What this conversion means in practice
This page focuses on one specific conversion pair so you can work faster and make fewer mistakes. Length values move between metric and imperial systems in construction, apparel sizing, sports, engineering, travel, and product specs. A single typo or wrong unit can throw off a whole estimate.
The key relationship for this page is 1 feet = 0.00018939441 miles. Keep that in mind when doing quick reasonableness checks. If the result looks wildly off, the cause is usually the wrong source unit, a misplaced decimal, or copying a number that was already converted once.
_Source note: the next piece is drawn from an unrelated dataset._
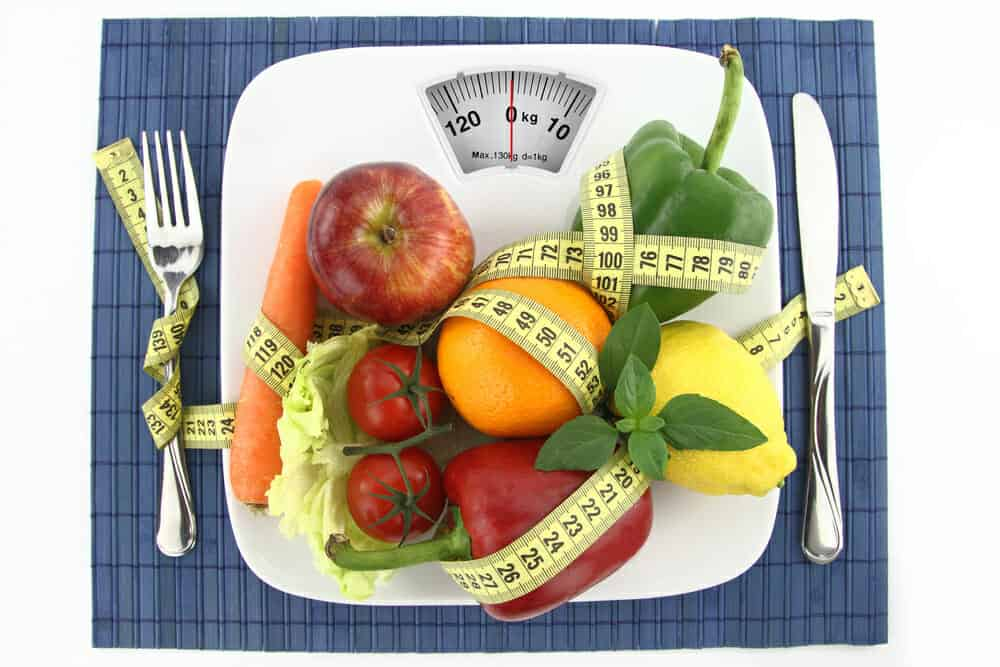 Groenten en fruit op je bord met een centimeter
Use the calculator for exact values, the table for fast lookup, and the unit notes when you need wording for docs, estimates, reports, or technical communication.
How to convert foot to mile
Multiply the foot value by 0.00018939441 to get mile.
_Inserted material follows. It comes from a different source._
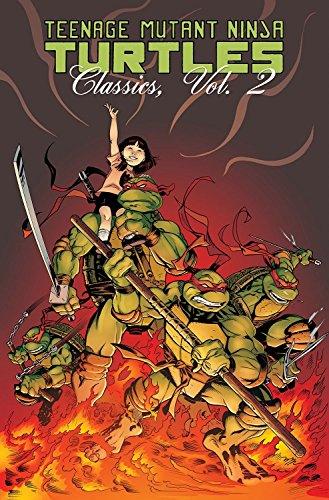 Teenage Mutant Ninja Turtles Classics Volume 2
Example: 15 feet × 0.00018939441 = 0.002840916152 miles
Foot
Definition: A foot (ft) equals 0.3048 meters exactly.
History and origin: Historically anthropometric, later fixed by international agreement.
Current use: Used in height, building, and aviation altitude reporting.
Mile
Definition: A mile (mi) equals 1,609.34 meters in this converter.
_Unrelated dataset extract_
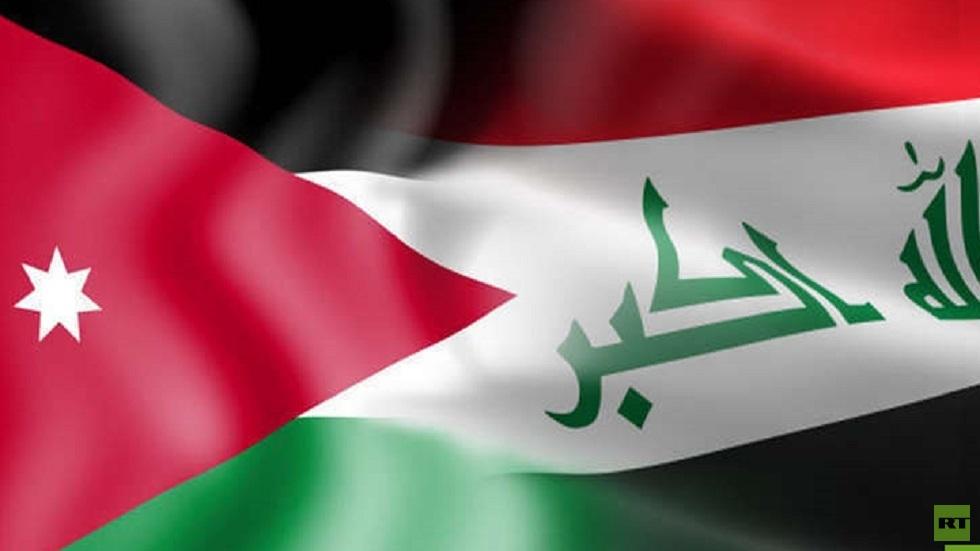 علما العراق والأردن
History and origin: Derived from historical Roman and English distance traditions.
Current use: Road-distance unit in the US and some other regions.
Foot to Mile conversion table
| Foot (feet) | Mile (miles) |
|---|---|
| 0.1 feet | 0.0000189394 miles |
| 1 feet | 0.0001893944 miles |
| 2 feet | 0.0003787888 miles |
| 3 feet | 0.0005681832 miles |
| 5 feet | 0.0009469721 miles |
| 10 feet | 0.0018939441 miles |
| 20 feet | 0.0037878882 miles |
| 50 feet | 0.0094697205 miles |
| 100 feet | 0.018939441 miles |
| 1,000 feet | 0.1893944101 miles |
Foot to Mile FAQ
Is this conversion exact?
Some relationships are exact by definition, while displayed values are rounded for readability. For engineering and manufacturing, keep more decimal places and apply your project tolerance.
How many decimals should I use?
Everyday use is often fine with 2 to 3 decimals. Technical work may need 4+ decimals, especially for stacked tolerances, machining, and compliance-driven documentation.
What mistake happens most often?
Mixing similar abbreviations or converting a number twice is the most common error. Confirm the source unit first, then convert once using a consistent precision policy.